----- GESELECTEERDE TEKST -----

De tweede reden om nu nog enige aandacht voor het wetsvoorstel te vragen is, dat de stoffen die worden gebruikt doorgaans zijn gebaseerd op zware metalen met een direct effect op de gezondheid dan wel met stoffen die eveneens een sterk toxisch effect hebben voor warmbloedigen. Wij kunnen dat natuurlijk heel erg relativeren. Het koper in verduurzamingsstoffen die in hout worden gebruikt bedraagt in totaal zo'n 200 kg. De totale hoeveelheid koper die in het milieu terechtkomt heeft de orde van grootte van 600.000 kg. Het stelt dus eigenlijk absoluut en relatief niets voor. Desondanks is iedere gram en iedere kilogram die niet nodig is er een te veel. Wij moeten dan kijken naar alternatieven. Daar wordt wel wat aan gewerkt, maar niet echt voortvarend. Wij zouden lering kunnen trekken uit het gewasbeschermingsbeleid, waarbij nu wel met voortvarendheid aan alternatieven wordt gewerkt. Antagonisten van schimmels en gisten kunnen worden ingezet en toegepast. Zij hebben een veel minder grote schadelijkheid dan de stoffen die nu worden gehanteerd.

Op welke wijze wordt een beleid gevoerd om die alternatieven te bevorderen, door experimenten, door onderzoek of door andere innovatieve activiteiten, door onderzoeksinstellingen, wellicht in combinatie met de eindverbruikers en wellicht degenen die dit soort stoffen ontwikkelen?

Een derde reden om het wetsvoorstel nu nog aan de orde te stellen is de onduidelijkheid in de wet over de middelen die onder de biocidenrichtlijn vallen. Wordt een groot aantal traditionele, oude middelen dat nog wordt toegepast daarbij ondergebracht of niet?

De vierde reden om nog vragen te stellen is, dat het CTB een belangrijke rol wordt toegekend bij het implementeren van de biocidenrichtlijn. Opvallend is dat het CTB een enorme wachtlijst heeft en ook veel tijd nodig heeft om bepaalde middelen goed te keuren. Zeker voor nieuwe biociden is het van belang de procedures wat te versnellen. Is dat mogelijk? Zullen de bewindslieden in de overdrachtsdossiers voor hun opvolgers gewag maken van de wijze waarop dit kan worden verbeterd?

De heer Varekamp (VVD):

Mijnheer de voorzitter. De nu in de Kamer voorliggende wijziging van de Bestrijdingsmiddelenwet is in feite de neerslag van de verplichting van de Nederlandse regering om richtlijn 98/8/EG van de Europese Unie met betrekking tot het op de markt brengen van biociden in de Nederlandse regel- en wetgeving op te nemen. De opneming van deze richtlijn in de Nederlandse regelgeving is met algemene stemmen in de Tweede Kamer aanvaard. De fractie van de VVD heeft toch enige behoefte om aanvullende opmerkingen te maken en vragen te stellen.

----- DATAFRAGMENT -----

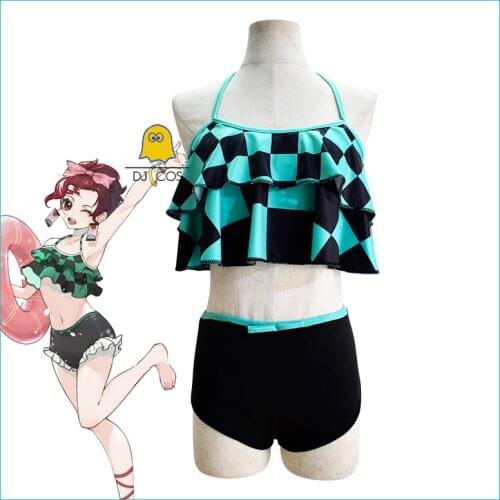 Anime Demon Slayer Kamado Tanjirou Swimming Suit Kimetsu No Yaiba Swimwear Bikini Bathing Swimsuit Cosplay Costume Summer Girls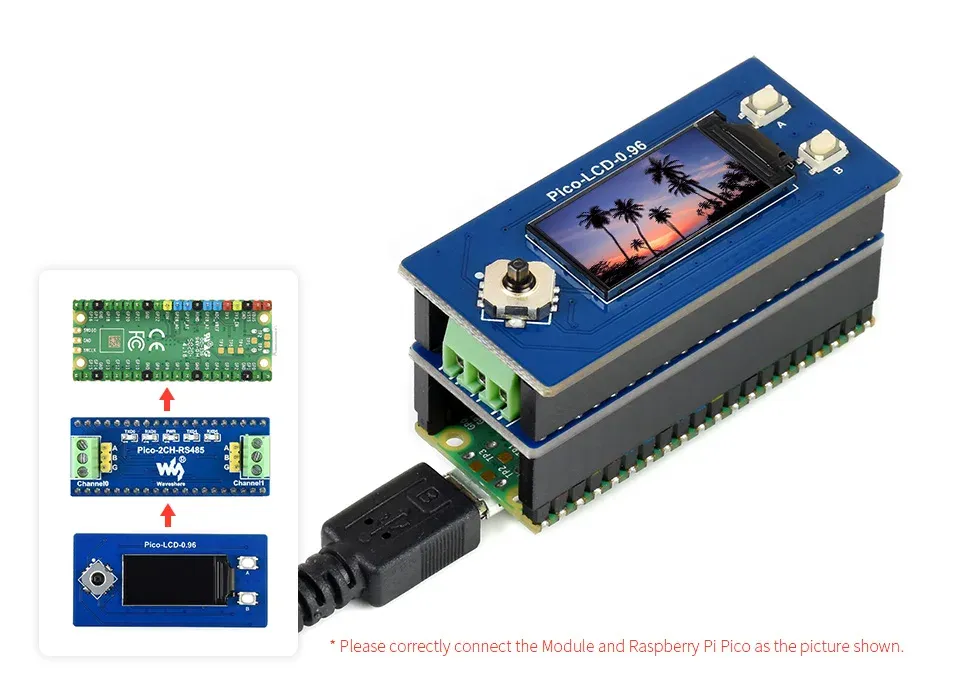 Waveshare 2-kanaals RS485-module voor Raspberry Pi Pico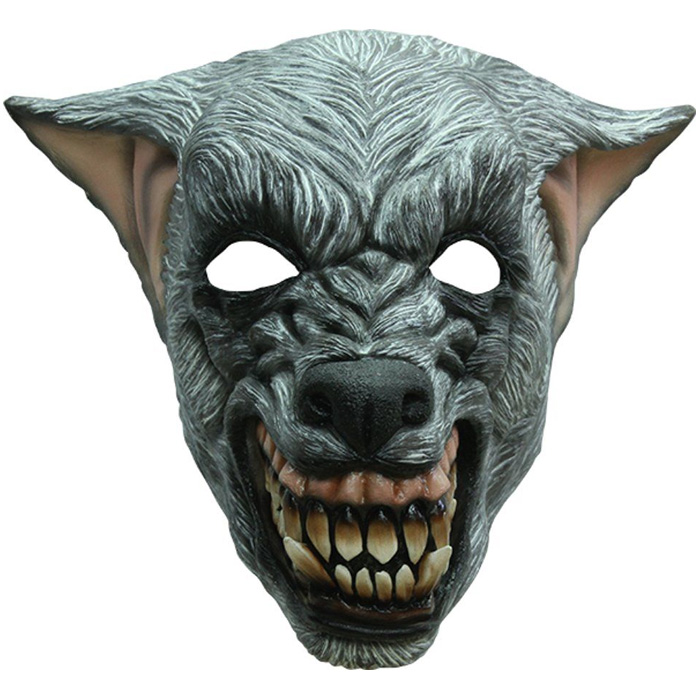 Skræmmende Sølv Ulve Maske til Halloween Fest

-----

Haal uit de geselecteerde tekst woordelijk het gedeelte vanaf "De heer Varekamp" tot en met "vragen te stellen.".

De heer Varekamp (VVD):

Mijnheer de voorzitter. De nu in de Kamer voorliggende wijziging van de Bestrijdingsmiddelenwet is in feite de neerslag van de verplichting van de Nederlandse regering om richtlijn 98/8/EG van de Europese Unie met betrekking tot het op de markt brengen van biociden in de Nederlandse regel- en wetgeving op te nemen. De opneming van deze richtlijn in de Nederlandse regelgeving is met algemene stemmen in de Tweede Kamer aanvaard. De fractie van de VVD heeft toch enige behoefte om aanvullende opmerkingen te maken en vragen te stellen.